Escusado lembrar que tal se aplica, por compreensão extensiva, também às chamadas fundações de direito público (ex. UnB, IBGE etc.), que se entrelaçam, por sua natureza, com as autarquias, estritamente, sejam quais forem, incluindo, por compreensão, a própria OAB.
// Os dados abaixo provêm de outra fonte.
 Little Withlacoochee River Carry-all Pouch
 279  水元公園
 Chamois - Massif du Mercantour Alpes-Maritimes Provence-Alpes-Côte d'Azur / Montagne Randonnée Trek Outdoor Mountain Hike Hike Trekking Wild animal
Em síntese, a diretriz hermenêutica consubstanciada no Tema 0374, que ampliou o conteúdo normativo do aludido § 2º, do artigo 109, com o nobre propósito de  facilitar à parte autora a escolha, dentre as opções oferecidas pela norma, do órgão judicante da Justiça Federal de primeiro grau perante o qual deseja litigar contra a UF, suas autarquias, fundações, órgãos delegatários de serviço público etc., foi muito importante, considerando, além de outros motivos, a dimensão de nosso País, a carência, de toda natureza, de expressiva parcela da comunidade, a grande quantidade de demandas contra tais entes da administração indireta etc. É certo, no entanto, que o ramo do Judiciário destinatário é a Justiça Federal, pois o preceito interpretado encontra-se exatamente na Seção IV, Capítulo III, da CF, que dispõe sobre "Tribunais e Juízes Federais", inclusive competências (artigo 109).
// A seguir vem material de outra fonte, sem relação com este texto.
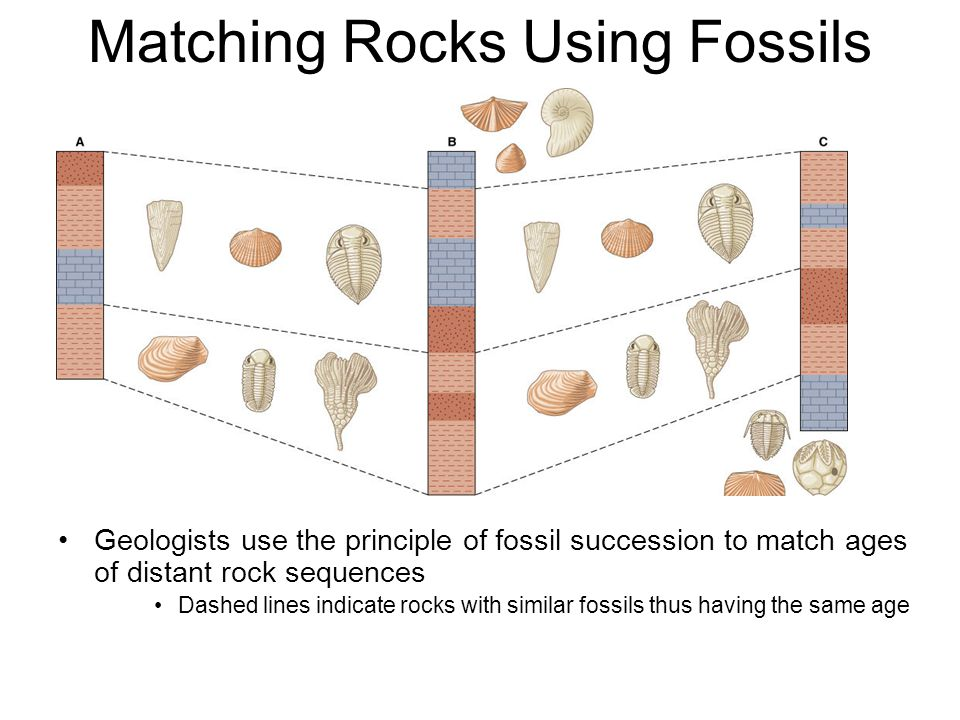 Geologists use the principle of fossil succession to match ages of distant rock sequences Dashed lines indicate rocks with similar fossils thus having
Em síntese, refoge mesmo à razoabilidade um modesto servidor federal autárquico, por exemplo, lotado em unidade sediada em longínquo município interiorano, onde tem domicílio, ter que ajuizar eventual MS em BSB porque o apontado coator, diretor que lhe puniu em um PAD, trabalha na sede do órgão, na referida Capital.

O louvável precedente, embora de 2014, é bastante atual, aplicando-se, naturalmente, tanto a pessoas naturais quanto jurídicas, no polo ativo do pleito.